I also expect people to go "Yank-Tank" on the remaining used cars so long as there's fuel to be bought or made. We're all getting poorer thanks to our jobs going overseas to nations with slave-labor economies, sometimes literally. Most of us can't afford to pay civilized nation's labor prices and keep our vehicles running so we end up doing that ourselves. I suspect most of us are going to end up learning the maintenance requirements for our chosen hardware. And until such time as ultralight cars are both cheap and legal, modifying existing ones to use less gasoline, through hyper-mileing and "adding lightness" as Richard Hammond would say, is the way forward. That means cutting off fenders and replacing with fiberglass or plastic, replacing heavy glass windows with thin plastic ones, and adding structural support beams (aka scaffolding) so the car is still rigid enough to work. It's the future. With lighter cars, you can run narrower tires and somewhat higher pressure. The Cardboard Car on Wired was an amazing bit of kit. Picture that running on a 200cc lawnmower or Honda scooter engine. Yanmar makes a 6 HP diesel you could run on cooking oil you've turned into biodiesel. The cardboard and plywood car is pretty much what a Tuktuk is, only shorter. Tuktuks are still made in India and Japan, though they're famous for rolling over. Mini/Micro-trucks are safer and just as gutless, though largely illegal on roads due to how slow and unsafe they are. Again, if it's a choice between slow and starving to death, most people choose the inconvenience.

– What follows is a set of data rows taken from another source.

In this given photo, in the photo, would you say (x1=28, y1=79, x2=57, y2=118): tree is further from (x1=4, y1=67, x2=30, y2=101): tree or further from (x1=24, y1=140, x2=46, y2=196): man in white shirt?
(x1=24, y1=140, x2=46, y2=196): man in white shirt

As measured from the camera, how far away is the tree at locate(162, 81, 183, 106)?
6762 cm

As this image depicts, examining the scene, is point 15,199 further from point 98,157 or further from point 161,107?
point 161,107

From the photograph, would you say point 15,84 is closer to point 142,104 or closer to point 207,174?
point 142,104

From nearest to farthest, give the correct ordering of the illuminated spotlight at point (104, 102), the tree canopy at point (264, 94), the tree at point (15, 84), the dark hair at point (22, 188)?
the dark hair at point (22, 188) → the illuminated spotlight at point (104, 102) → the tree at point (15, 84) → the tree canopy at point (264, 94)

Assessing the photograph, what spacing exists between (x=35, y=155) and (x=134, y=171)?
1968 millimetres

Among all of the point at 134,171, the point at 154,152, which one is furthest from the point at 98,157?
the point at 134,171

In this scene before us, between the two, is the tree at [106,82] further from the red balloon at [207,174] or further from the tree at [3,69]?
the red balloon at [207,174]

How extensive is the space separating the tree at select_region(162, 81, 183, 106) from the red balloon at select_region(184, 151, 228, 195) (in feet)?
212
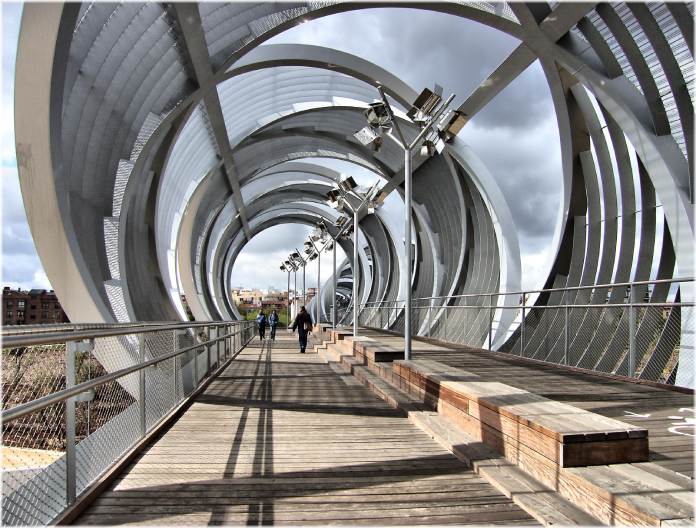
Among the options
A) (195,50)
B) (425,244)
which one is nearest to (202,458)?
(195,50)

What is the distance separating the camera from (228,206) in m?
31.1

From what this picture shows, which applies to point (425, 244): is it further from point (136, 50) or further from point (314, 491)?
point (314, 491)

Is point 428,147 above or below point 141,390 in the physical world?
above

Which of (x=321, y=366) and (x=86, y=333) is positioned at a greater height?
(x=86, y=333)

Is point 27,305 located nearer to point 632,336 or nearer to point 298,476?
point 298,476

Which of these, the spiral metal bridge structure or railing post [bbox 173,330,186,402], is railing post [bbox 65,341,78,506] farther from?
railing post [bbox 173,330,186,402]

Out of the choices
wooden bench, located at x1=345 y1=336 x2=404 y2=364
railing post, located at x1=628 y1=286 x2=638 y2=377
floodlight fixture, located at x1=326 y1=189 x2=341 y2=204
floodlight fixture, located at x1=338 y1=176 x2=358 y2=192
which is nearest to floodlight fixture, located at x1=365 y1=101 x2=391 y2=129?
wooden bench, located at x1=345 y1=336 x2=404 y2=364

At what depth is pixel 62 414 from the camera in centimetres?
341

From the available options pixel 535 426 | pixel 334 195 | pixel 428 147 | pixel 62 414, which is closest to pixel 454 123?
pixel 428 147

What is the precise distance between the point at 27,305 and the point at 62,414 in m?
7.12

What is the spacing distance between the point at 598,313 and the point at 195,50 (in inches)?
356

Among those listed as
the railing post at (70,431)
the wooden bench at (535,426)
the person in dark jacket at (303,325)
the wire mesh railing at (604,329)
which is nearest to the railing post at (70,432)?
the railing post at (70,431)

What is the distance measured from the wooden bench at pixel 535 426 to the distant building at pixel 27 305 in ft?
20.2

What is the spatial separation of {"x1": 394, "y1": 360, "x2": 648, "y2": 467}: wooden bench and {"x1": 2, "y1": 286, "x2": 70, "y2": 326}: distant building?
6.15m
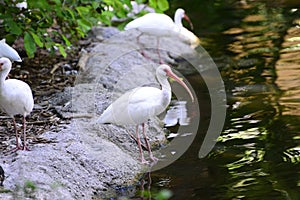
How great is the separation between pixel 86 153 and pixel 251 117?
2.14m

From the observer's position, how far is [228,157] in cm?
652

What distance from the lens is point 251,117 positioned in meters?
7.56

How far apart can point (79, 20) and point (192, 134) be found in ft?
6.41

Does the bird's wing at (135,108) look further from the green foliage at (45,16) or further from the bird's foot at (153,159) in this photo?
the green foliage at (45,16)

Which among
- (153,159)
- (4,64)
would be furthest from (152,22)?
(4,64)

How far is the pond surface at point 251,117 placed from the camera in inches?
230

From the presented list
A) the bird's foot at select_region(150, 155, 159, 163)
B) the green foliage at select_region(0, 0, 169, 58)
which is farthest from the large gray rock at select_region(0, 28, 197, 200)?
the green foliage at select_region(0, 0, 169, 58)

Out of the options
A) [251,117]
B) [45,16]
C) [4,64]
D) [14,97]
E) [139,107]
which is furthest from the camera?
[45,16]

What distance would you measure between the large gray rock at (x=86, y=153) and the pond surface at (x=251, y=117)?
43cm

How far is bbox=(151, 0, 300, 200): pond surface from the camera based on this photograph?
5.85 meters

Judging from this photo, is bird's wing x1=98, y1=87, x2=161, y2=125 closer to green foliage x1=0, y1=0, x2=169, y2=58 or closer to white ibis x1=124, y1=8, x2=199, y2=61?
green foliage x1=0, y1=0, x2=169, y2=58

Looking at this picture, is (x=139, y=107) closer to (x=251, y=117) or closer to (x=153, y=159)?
(x=153, y=159)

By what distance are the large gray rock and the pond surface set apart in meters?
0.43

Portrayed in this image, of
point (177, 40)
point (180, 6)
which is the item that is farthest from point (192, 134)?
point (180, 6)
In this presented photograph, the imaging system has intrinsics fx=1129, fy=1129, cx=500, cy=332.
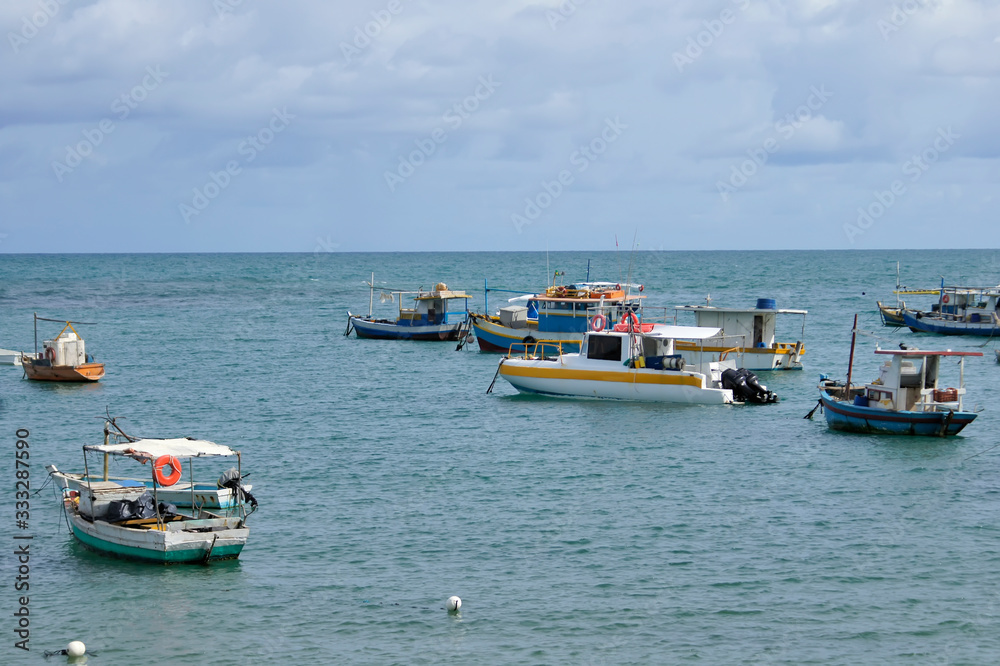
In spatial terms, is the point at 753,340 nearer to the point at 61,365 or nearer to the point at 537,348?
the point at 537,348

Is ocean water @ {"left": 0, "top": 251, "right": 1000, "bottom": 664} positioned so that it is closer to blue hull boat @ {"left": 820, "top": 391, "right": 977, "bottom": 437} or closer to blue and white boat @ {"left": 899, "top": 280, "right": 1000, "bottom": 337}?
blue hull boat @ {"left": 820, "top": 391, "right": 977, "bottom": 437}

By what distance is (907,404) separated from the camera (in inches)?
1446

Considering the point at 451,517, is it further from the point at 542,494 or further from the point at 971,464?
the point at 971,464

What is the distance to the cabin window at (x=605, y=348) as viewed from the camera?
4494 cm

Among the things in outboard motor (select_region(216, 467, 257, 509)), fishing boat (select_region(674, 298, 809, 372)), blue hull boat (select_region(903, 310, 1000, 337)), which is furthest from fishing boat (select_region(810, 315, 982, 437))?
blue hull boat (select_region(903, 310, 1000, 337))

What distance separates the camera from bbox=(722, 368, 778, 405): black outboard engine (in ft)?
147

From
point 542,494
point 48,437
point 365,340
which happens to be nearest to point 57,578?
point 542,494

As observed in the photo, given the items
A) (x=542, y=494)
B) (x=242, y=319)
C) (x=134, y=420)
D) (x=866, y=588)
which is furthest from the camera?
(x=242, y=319)

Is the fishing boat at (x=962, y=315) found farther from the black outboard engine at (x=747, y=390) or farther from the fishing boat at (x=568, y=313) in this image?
the black outboard engine at (x=747, y=390)

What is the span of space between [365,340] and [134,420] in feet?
105

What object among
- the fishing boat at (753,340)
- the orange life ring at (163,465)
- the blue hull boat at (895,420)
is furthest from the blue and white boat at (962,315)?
the orange life ring at (163,465)

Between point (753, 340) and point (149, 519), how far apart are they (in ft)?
121

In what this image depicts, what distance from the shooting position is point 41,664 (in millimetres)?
19000

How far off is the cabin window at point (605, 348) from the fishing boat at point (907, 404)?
981 cm
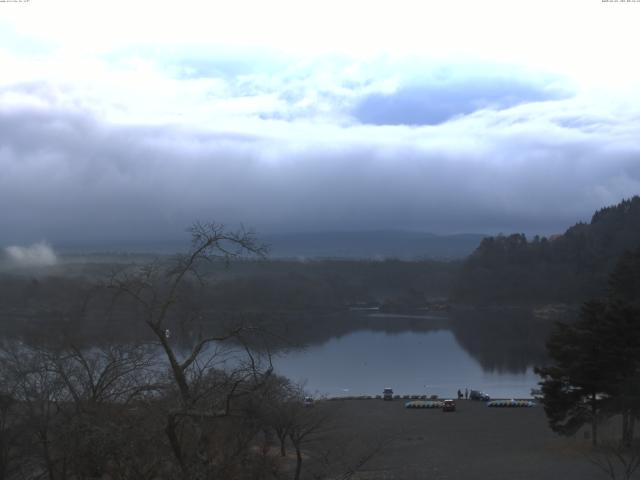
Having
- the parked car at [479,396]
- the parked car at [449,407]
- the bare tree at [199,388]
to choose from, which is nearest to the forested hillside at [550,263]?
the parked car at [479,396]

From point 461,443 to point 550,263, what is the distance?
370ft

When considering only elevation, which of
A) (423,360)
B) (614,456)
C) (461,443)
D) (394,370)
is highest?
(614,456)

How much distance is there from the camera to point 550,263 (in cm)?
13500

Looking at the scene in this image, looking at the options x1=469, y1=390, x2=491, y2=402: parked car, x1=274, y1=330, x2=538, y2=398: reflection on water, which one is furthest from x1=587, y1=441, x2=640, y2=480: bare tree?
x1=469, y1=390, x2=491, y2=402: parked car

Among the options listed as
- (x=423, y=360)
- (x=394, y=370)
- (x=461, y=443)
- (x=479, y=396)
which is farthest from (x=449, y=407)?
(x=423, y=360)

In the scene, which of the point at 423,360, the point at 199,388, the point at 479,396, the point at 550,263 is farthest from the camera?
the point at 550,263

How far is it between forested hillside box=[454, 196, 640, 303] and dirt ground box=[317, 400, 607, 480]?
8221 cm

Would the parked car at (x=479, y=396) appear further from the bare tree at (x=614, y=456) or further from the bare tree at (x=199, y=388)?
the bare tree at (x=199, y=388)

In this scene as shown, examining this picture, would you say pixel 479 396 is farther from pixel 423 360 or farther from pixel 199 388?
pixel 199 388

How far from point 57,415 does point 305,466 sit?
29.9ft

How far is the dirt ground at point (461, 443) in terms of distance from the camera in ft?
68.3

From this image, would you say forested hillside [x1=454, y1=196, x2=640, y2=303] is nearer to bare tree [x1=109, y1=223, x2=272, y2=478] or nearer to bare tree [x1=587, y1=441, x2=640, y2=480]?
bare tree [x1=587, y1=441, x2=640, y2=480]

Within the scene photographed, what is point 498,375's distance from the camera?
53.5 metres

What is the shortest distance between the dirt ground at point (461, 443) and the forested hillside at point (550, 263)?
8221cm
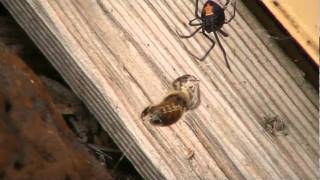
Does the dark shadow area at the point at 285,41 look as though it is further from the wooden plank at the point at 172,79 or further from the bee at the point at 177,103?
the bee at the point at 177,103

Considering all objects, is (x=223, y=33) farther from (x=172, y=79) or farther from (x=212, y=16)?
(x=172, y=79)

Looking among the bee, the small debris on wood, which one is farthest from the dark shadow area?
the bee

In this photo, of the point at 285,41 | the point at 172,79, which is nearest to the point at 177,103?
the point at 172,79

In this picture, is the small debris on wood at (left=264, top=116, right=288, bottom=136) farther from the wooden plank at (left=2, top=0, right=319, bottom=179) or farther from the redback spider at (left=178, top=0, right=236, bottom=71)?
the redback spider at (left=178, top=0, right=236, bottom=71)

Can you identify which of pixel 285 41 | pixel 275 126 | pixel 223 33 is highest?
pixel 223 33

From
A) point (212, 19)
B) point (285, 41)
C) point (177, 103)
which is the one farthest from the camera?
point (212, 19)

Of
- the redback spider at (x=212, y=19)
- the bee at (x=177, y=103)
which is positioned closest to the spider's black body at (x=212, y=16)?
the redback spider at (x=212, y=19)

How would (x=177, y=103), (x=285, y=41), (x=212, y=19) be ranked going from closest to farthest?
1. (x=177, y=103)
2. (x=285, y=41)
3. (x=212, y=19)

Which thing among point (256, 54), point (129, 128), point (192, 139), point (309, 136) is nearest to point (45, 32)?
point (129, 128)
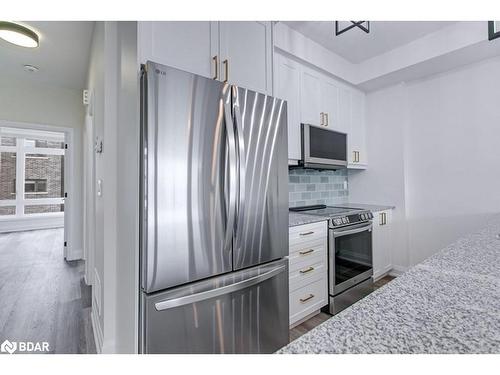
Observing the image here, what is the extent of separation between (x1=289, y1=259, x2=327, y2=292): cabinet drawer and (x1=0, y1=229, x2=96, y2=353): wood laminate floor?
59.6 inches

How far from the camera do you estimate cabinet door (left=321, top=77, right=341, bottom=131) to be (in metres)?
2.84

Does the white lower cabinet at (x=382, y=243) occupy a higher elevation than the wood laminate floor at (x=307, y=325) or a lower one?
higher

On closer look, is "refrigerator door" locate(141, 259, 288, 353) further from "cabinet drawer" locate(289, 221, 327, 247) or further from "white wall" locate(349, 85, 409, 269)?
"white wall" locate(349, 85, 409, 269)

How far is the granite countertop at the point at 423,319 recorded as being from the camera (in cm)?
43

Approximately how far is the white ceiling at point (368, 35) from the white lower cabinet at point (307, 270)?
5.98ft

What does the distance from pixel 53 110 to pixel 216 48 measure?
347 centimetres

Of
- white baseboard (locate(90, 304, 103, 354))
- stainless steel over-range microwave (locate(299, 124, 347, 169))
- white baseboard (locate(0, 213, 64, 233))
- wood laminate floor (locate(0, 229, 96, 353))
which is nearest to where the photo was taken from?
white baseboard (locate(90, 304, 103, 354))

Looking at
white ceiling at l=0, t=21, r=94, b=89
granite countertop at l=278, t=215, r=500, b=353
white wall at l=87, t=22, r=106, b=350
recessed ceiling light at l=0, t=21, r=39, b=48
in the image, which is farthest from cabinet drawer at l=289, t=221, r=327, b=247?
recessed ceiling light at l=0, t=21, r=39, b=48

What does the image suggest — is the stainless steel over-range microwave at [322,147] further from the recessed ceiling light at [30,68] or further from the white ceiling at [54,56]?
the recessed ceiling light at [30,68]

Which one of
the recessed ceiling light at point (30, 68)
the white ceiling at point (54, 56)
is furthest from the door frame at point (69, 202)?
the recessed ceiling light at point (30, 68)

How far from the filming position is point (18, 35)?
236cm

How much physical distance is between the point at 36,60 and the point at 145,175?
121 inches
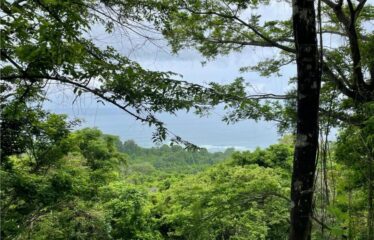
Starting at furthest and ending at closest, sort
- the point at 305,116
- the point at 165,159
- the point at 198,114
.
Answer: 1. the point at 165,159
2. the point at 198,114
3. the point at 305,116

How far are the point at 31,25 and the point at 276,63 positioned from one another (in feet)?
18.1

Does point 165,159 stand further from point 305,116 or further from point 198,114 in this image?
point 305,116

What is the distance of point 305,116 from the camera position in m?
1.54

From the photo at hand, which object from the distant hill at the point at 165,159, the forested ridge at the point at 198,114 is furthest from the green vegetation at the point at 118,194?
the distant hill at the point at 165,159

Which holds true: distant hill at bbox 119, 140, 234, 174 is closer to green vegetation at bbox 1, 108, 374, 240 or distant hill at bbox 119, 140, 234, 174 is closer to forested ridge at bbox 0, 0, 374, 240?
green vegetation at bbox 1, 108, 374, 240

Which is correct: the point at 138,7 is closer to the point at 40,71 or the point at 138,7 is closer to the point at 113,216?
the point at 40,71

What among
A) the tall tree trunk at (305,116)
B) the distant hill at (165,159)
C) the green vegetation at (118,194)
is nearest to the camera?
the tall tree trunk at (305,116)

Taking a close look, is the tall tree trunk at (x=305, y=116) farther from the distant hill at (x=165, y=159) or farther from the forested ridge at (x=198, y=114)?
the distant hill at (x=165, y=159)

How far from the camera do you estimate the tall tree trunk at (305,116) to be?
1.52 m

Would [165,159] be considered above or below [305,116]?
above

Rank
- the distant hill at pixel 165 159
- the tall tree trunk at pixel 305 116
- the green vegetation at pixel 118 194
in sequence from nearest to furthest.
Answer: the tall tree trunk at pixel 305 116 < the green vegetation at pixel 118 194 < the distant hill at pixel 165 159

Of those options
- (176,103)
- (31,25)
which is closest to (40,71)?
(31,25)

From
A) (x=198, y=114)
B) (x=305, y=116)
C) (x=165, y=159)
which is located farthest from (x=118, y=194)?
(x=165, y=159)

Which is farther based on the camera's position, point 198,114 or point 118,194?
point 118,194
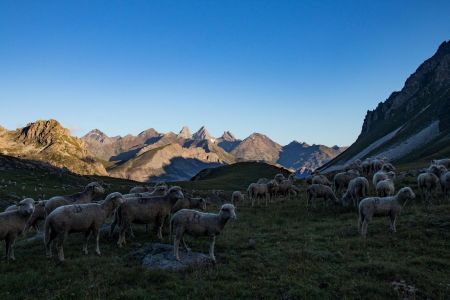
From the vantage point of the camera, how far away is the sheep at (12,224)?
17.8m

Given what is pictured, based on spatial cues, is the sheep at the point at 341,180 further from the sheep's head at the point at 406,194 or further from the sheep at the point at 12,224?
the sheep at the point at 12,224

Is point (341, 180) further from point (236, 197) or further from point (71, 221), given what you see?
point (71, 221)

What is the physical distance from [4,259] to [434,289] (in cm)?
1887

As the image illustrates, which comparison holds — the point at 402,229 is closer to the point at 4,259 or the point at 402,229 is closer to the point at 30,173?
the point at 4,259

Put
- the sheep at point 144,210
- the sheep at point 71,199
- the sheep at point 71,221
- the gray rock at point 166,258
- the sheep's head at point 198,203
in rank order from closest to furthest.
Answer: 1. the gray rock at point 166,258
2. the sheep at point 71,221
3. the sheep at point 144,210
4. the sheep at point 71,199
5. the sheep's head at point 198,203

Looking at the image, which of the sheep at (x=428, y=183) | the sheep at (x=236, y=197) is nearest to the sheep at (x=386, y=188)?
the sheep at (x=428, y=183)

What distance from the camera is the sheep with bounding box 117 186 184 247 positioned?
20609 mm

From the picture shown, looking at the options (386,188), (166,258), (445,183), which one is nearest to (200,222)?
Answer: (166,258)

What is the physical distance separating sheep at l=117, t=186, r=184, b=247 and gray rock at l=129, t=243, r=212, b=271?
2314 millimetres

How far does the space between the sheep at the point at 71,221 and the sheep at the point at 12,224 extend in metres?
1.47

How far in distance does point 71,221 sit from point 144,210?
14.0 feet

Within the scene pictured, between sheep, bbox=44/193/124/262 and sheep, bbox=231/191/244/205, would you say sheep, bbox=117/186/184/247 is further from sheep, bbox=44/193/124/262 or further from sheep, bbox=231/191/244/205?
sheep, bbox=231/191/244/205

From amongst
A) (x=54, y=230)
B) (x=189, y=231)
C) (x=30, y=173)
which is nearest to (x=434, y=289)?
(x=189, y=231)

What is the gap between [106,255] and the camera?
59.5 feet
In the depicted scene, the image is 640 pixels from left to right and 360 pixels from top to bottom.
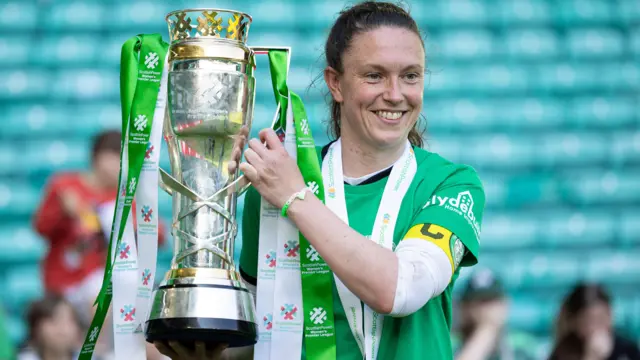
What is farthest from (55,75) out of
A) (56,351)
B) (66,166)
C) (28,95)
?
(56,351)

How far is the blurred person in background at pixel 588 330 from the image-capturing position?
4.28m

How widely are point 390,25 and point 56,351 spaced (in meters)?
2.65

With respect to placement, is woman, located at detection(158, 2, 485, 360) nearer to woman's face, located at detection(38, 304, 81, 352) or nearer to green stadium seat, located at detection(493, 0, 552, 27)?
woman's face, located at detection(38, 304, 81, 352)

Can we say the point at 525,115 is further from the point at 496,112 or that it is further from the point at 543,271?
the point at 543,271

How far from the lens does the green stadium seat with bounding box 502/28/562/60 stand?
815 cm

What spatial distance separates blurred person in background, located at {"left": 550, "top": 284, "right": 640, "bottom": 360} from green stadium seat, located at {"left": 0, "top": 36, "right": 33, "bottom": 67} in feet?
17.0

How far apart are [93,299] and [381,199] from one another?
268 centimetres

At some point we're going to have to grow up and accept that life isn't safe. We're all going to die sometime. No mom thinks jogging in the Sierra's with her Ipod on is a life risking activity, but then again, they don't often think about the cougar waiting to pounce either. Considering it is in the best interests of the Democrat Party Socialist Imperium that runs the world now to kill off as many of us as possible, it is probably just a matter of time before all those safety laws are set aside for proper cars and "experimental vehicle" licenses let us ride Tuktuks for cheap. The Oligarchs will do what they want and run us over for fun. Ah, good times. I'm sure glad we live in Interesting Times.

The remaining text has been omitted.